Data Scientist/Computational Biologist - Massey Cancer Center

Virginia Commonwealth University   Richmond, VA   Full-time     Information Services / Technology (IT)
Posted on May 15, 2023

Massey Cancer Center

“To improve the lives of all Virginians by delivering cutting-edge cancer care through patient-centered prevention and treatment; high-impact, innovative research; community input and engagement; and education and training of the next generation of researchers and healthcare professionals.”

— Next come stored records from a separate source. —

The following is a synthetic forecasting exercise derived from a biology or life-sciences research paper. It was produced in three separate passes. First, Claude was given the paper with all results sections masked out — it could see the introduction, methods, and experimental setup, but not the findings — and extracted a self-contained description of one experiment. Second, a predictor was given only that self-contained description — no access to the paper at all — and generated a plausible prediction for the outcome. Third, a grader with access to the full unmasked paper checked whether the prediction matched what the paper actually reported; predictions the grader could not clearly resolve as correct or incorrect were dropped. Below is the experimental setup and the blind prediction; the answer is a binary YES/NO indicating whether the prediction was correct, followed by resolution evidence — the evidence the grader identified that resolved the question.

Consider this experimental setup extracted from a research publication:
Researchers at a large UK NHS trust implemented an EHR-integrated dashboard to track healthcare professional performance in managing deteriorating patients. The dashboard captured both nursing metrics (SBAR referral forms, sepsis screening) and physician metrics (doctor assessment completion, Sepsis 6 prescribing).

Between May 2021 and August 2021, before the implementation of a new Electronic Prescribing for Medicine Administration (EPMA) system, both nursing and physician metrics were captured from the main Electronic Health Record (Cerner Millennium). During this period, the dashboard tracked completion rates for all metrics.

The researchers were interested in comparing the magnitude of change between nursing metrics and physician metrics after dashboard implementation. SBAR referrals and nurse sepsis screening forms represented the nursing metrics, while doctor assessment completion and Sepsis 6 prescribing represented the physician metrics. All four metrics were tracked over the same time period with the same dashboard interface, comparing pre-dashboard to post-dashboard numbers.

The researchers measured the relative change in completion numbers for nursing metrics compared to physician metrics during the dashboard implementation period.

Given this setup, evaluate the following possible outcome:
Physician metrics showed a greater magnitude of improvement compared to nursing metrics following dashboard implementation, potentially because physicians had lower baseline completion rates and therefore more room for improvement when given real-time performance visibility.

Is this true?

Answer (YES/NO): NO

Virginia Commonwealth University (VCU) Massey Cancer Center is a nationally ranked cancer center located in the heart of Downtown Richmond. All full-time staff are eligible for our generous benefits package that includes choices for health, vision, and dental coverage, life-insurance, short and long-term disability coverage, retirement planning, tax-deferred annuity and cash match programs, flexible spending accounts, tuition benefits, significant paid-time off,12 paid holidays, and more. Explore our benefits further here: https://hr.vcu.edu/current-employees/benefits/university-and-academic-professional-benefits/

Chief Purpose of this position:
The data scientist position is focused on Computational Biology/Bioinformatics/Data mining in
the area of lung cancer research and will work closely with Dr. Robert Winn and his lab at VCU
Massey Cancer Center. The candidate must have a proven track record in Computational
Biology/Bioinformatics/Data mining as it relates to genome scale research including differential
gene expression, alternative mRNA splicing, global DNA methylation, epigenetic regulation, and
pathway analysis. The research focus of Dr. Winn's lab is to understand the basic biological
mechanisms of lung cancer initiation and progression and lung cancer health disparities.

Position responsibilities:
Overall Research – Work closely with Dr. Winn and his team using innovative data science
techniques to better understand the genetics and cellular biology of lung cancer cells and
tumors as it relates to the following:

 Precision cancer medicine – Create predictive models to predict cancer vulnerabilities
from genomic profiles of tumors and cancer cell lines.

 Cancer target identification – Integrate functional screening and ‘omics data to identify
novel cancer targets as well as drug repurposing.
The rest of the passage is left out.